Rugby, Inghilterra. È il 1986, e sulla scena musicale indipendente fa capolino un gruppo che negli anni a venire cambierà le sorti della musica psichedelica. Loro sono gli Spacemen 3, ma in realtà sono quattro e in sostanza sono solo due le teste pensanti della band. Peter Kember e Jason Pierce, due studenti d'arte con la passione per gli Stooges e l'eroina, le chitarre vintage e la psichedelia americana anni '60. Nel loro disco di debutto, Sound of Confusion, è facile trovare influenze ben precise, come appunto gli Stooges e i 13th Floor Elevators, mettendo in scaletta ben tre cover su sette brani complessivi.

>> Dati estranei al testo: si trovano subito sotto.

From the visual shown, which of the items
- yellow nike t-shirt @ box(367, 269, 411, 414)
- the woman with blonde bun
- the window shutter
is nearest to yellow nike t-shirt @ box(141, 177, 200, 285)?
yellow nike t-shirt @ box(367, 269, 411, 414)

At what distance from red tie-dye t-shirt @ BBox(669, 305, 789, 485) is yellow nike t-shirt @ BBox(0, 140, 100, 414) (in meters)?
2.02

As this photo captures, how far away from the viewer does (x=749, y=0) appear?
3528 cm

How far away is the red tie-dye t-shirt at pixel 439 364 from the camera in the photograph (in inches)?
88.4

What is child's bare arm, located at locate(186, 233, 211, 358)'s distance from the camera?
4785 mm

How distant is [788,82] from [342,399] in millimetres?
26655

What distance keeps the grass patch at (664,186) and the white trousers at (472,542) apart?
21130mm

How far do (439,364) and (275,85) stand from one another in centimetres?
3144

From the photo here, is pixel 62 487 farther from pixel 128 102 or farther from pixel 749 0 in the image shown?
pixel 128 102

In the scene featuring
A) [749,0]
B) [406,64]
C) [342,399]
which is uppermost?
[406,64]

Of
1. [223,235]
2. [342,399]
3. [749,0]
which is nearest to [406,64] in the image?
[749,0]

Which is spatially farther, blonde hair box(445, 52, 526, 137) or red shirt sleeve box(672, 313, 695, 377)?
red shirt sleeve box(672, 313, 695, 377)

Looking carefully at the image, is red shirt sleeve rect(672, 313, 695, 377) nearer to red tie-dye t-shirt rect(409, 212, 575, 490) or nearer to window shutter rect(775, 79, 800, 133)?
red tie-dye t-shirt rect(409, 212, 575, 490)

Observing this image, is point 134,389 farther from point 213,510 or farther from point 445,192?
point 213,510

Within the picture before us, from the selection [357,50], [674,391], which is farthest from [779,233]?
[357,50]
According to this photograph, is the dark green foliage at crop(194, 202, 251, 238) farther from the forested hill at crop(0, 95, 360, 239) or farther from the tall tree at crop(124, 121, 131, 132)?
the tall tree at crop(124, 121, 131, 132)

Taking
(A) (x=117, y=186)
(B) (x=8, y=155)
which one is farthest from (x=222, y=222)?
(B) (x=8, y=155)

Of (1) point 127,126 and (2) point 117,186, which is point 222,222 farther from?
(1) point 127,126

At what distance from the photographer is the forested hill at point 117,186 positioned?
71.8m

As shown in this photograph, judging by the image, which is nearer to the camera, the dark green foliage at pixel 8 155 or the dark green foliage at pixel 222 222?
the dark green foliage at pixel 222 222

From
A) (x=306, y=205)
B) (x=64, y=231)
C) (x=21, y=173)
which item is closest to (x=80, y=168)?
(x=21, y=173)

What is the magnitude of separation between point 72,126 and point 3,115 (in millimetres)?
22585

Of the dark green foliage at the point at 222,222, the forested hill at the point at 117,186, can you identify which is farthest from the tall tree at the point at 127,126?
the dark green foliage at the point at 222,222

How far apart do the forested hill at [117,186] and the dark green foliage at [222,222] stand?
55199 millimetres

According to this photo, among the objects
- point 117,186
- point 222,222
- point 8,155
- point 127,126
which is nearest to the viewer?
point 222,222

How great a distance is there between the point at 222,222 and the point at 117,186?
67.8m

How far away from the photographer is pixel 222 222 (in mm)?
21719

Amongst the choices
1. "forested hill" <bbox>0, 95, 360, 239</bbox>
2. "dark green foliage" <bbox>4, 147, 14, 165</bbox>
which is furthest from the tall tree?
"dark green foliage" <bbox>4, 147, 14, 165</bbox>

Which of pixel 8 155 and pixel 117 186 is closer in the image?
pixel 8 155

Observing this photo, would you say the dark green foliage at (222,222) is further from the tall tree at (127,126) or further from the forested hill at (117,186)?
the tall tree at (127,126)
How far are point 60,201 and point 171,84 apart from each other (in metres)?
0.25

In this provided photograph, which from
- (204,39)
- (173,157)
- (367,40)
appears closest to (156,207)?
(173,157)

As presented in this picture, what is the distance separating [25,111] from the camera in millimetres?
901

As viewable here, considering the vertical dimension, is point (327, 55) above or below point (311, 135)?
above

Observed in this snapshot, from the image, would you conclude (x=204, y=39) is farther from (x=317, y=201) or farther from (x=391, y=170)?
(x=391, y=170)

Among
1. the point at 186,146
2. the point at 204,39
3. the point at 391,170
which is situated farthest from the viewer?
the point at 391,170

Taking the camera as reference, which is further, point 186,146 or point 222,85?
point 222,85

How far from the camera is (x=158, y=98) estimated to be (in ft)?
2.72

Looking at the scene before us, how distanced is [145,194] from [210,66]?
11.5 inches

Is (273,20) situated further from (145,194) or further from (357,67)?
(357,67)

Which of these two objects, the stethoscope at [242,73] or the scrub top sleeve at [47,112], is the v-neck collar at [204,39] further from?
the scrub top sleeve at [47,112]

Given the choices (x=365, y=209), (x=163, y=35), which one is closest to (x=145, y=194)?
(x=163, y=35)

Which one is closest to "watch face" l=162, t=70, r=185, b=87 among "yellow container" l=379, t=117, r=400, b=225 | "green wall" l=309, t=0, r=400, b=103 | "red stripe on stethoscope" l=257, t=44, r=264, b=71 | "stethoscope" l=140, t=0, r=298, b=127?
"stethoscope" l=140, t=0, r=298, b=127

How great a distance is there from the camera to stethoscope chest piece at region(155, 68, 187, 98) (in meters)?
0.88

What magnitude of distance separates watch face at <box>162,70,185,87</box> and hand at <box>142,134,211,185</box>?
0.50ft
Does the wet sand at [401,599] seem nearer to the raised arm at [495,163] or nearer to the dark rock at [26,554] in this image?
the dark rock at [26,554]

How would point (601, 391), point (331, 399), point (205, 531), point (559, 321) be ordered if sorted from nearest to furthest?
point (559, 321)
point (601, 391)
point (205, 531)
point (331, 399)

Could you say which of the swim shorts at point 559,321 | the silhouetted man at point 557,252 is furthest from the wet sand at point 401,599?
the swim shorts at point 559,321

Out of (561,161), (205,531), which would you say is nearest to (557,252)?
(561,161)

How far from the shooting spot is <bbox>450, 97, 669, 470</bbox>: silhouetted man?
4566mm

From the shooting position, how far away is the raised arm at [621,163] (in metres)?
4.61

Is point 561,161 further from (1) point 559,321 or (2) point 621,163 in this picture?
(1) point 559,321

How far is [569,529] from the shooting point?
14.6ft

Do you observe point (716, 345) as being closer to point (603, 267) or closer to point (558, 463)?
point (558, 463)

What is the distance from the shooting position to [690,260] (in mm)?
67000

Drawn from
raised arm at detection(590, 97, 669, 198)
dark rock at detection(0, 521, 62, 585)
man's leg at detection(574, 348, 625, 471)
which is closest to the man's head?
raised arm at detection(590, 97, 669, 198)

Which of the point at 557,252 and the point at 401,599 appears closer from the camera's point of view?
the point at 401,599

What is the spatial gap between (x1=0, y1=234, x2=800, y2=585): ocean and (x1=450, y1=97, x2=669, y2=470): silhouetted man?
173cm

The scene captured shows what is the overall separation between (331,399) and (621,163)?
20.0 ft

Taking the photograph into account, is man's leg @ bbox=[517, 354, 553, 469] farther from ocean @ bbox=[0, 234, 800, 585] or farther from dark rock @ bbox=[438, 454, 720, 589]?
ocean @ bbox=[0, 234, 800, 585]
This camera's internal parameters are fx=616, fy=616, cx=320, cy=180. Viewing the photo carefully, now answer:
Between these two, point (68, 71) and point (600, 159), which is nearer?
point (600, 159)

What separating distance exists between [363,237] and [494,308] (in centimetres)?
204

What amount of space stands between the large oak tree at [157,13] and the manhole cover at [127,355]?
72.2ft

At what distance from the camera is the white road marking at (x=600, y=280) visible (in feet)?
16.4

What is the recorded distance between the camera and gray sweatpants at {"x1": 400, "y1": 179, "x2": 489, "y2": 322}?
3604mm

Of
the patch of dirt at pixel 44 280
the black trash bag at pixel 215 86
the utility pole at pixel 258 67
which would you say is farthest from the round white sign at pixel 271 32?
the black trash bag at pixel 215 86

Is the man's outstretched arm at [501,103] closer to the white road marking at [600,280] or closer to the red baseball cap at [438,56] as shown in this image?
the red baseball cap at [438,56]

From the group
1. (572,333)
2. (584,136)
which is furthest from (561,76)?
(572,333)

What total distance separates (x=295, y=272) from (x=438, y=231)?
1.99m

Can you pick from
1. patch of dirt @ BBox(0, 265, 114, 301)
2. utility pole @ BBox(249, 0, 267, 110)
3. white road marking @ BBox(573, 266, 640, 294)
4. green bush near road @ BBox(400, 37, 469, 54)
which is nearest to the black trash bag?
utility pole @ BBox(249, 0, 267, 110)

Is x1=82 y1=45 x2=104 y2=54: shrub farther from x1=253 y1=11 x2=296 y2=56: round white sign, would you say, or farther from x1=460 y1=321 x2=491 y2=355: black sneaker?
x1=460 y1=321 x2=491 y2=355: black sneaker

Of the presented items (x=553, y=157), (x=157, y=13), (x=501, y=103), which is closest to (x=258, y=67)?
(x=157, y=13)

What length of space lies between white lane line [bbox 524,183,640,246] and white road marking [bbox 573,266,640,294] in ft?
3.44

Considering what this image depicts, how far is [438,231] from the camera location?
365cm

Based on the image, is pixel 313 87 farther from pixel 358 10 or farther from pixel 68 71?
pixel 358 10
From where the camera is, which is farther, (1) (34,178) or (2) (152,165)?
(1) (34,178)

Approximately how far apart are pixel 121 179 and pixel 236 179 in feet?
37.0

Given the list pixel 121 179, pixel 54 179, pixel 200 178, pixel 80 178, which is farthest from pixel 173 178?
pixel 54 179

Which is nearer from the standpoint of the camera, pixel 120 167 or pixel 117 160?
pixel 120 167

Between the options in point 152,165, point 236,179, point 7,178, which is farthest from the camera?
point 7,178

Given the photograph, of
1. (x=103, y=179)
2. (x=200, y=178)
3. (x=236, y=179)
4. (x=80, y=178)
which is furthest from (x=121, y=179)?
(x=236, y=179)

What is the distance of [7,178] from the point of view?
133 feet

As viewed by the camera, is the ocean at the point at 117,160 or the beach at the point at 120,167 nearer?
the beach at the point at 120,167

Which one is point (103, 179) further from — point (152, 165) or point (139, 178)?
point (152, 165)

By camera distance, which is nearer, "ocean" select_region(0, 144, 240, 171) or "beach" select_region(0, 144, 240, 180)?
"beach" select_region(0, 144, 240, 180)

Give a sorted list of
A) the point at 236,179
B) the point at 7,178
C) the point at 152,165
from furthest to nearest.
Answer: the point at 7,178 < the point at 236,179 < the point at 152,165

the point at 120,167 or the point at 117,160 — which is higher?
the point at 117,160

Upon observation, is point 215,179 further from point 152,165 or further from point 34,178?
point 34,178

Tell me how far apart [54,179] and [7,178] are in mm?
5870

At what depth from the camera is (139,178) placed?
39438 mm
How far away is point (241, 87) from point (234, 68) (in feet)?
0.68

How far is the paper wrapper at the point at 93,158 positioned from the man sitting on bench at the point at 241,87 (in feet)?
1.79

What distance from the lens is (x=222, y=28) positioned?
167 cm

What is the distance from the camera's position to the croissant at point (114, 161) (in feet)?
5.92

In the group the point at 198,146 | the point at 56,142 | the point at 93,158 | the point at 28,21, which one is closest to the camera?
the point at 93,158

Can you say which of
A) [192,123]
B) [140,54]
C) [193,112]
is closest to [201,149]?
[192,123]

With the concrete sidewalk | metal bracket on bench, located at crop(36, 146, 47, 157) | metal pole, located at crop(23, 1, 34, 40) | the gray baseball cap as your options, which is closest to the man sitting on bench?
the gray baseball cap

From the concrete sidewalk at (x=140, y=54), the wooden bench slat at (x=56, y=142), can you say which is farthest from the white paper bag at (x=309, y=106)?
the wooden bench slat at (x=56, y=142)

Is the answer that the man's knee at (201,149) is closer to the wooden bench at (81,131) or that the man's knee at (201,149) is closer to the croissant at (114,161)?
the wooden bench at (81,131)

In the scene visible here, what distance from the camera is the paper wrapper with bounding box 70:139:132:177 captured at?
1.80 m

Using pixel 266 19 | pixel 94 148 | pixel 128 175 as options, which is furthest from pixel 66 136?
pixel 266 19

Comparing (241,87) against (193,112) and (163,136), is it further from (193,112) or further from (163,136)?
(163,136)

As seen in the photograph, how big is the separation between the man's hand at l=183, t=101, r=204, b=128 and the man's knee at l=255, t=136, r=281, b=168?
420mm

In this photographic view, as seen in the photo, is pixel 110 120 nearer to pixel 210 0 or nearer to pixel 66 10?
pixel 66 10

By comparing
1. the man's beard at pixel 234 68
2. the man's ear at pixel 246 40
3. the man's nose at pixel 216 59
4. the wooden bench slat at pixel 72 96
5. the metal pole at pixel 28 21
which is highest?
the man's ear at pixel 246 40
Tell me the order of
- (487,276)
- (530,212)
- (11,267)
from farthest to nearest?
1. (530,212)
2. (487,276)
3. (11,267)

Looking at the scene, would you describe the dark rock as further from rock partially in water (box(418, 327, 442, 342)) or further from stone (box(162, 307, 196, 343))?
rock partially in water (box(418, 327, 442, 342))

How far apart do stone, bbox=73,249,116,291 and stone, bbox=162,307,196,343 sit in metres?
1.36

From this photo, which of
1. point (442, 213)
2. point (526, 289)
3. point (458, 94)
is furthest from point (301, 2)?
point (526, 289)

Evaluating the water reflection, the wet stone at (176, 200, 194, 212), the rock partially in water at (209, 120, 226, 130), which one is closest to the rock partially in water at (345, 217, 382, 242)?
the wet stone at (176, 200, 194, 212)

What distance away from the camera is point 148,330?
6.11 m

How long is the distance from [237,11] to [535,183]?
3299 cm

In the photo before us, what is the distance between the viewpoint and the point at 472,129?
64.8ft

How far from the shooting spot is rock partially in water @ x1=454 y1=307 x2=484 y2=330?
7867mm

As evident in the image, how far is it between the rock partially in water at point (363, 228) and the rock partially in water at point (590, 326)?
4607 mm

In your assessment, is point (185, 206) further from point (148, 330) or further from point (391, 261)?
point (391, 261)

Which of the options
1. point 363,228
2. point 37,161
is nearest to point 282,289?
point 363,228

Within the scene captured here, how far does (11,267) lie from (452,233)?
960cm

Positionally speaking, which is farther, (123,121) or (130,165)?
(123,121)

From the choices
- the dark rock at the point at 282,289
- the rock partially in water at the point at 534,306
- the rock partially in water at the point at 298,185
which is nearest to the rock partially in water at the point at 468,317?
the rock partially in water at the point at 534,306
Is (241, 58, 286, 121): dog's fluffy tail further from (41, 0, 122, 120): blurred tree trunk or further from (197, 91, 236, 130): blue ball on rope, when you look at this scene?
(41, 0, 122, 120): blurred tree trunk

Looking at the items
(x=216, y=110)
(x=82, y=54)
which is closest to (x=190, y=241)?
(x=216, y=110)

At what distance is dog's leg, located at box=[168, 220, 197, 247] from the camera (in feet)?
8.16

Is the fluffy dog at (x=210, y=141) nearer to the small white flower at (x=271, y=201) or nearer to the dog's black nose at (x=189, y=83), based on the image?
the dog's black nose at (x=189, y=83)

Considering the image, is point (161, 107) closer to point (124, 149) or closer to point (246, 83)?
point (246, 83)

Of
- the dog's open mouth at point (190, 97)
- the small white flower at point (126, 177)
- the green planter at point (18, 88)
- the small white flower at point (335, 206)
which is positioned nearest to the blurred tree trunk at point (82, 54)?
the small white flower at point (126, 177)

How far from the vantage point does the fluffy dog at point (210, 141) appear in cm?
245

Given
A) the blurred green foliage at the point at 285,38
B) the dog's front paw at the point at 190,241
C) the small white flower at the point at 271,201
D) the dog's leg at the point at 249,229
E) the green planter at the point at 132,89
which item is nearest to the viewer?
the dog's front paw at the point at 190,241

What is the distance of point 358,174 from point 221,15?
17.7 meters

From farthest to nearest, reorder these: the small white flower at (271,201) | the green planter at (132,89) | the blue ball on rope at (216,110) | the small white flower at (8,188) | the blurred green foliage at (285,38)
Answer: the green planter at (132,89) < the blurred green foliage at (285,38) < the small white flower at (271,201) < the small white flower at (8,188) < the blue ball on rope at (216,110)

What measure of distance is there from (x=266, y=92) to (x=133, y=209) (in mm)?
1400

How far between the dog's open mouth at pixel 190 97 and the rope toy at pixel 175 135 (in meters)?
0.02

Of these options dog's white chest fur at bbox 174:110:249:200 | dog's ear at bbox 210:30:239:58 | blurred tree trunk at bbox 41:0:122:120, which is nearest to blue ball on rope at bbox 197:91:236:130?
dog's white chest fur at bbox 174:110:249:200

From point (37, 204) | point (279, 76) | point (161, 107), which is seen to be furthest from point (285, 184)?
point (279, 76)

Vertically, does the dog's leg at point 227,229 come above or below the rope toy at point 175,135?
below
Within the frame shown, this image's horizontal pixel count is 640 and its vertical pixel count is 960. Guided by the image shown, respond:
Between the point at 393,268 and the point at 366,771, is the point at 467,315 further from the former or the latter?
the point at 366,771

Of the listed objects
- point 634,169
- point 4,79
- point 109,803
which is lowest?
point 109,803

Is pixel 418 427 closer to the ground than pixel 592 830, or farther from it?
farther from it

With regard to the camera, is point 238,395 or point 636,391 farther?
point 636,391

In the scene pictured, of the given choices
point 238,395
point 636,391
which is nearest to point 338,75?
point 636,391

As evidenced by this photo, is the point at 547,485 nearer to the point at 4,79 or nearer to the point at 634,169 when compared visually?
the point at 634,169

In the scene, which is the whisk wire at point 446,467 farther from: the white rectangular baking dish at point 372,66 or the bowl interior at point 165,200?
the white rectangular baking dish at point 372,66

Si passa dal baccanale chitarristico di Losing Touch With My Mind, che apre le danze su un tappeto di basso cavernoso che ricorda lo stile secco e crudo di Bill Wyman per poi passare a Hey Man, dove la voce monocorde di Pierce invoca un ritornello che sarà il preludio all'amore di Jason per il gospel, che andrà a ricoprire buona parte del sound dei futuri Spiritualized. Rollercoaster è il primo omaggio a Roky Erickson e soci, una cavalcata chitarristica dove il blues incontra lo space rock con contaminazioni raga, un vero trip ipnotico come del resto lo era anche la versione dei 13th Floor Elevators. Mary Anne è un brano dei Juicy Lucy, una sconosciuta formazione garage rock anni sessanta, e fa da tramite fra Rollercoaster e Little Doll, rilettura in chiave ipnotica dei primi Stooges. Manca la spinta erotica della voce di Iggy Pop, che qui viene sostituita degnamente da quella di Pierce, ma si distingue comunque per la direzione che i Nostri Astronauti prenderanno in The Perfect Prescription e Playing With Fire, chitarre droneggianti su accordi basilari di chiara impronta blues. Se 2:35 è una linea di blues tanto cara a Bo Diddley con tematiche eroinomani, O.D. Catastrophe è la prima di una lunga serie di composizioni minimali (che si riscontra principalmente nella penna di Pete Kember) con un accordo di Fa maggiore che viene tenuto per quasi 8 minuti, ricordando i tanto cari Velvet Underground di White Light/White Heat, dove i quattro ragazzacci di Rugby stratificano il suono ricamando feedback e ritmiche ossessive, il tutto condito da una sana, pura e alquanto rischiosa passione per le droghe.

Un disco che non è imprescindibile, ovvero si sente che qui non siamo ancora ai livelli dei due dischi successivi, ma è un ottimo avvio alla carriera di una band che avrebbe meritato sicuramente più successo di quanto purtroppo non gli è stato concesso.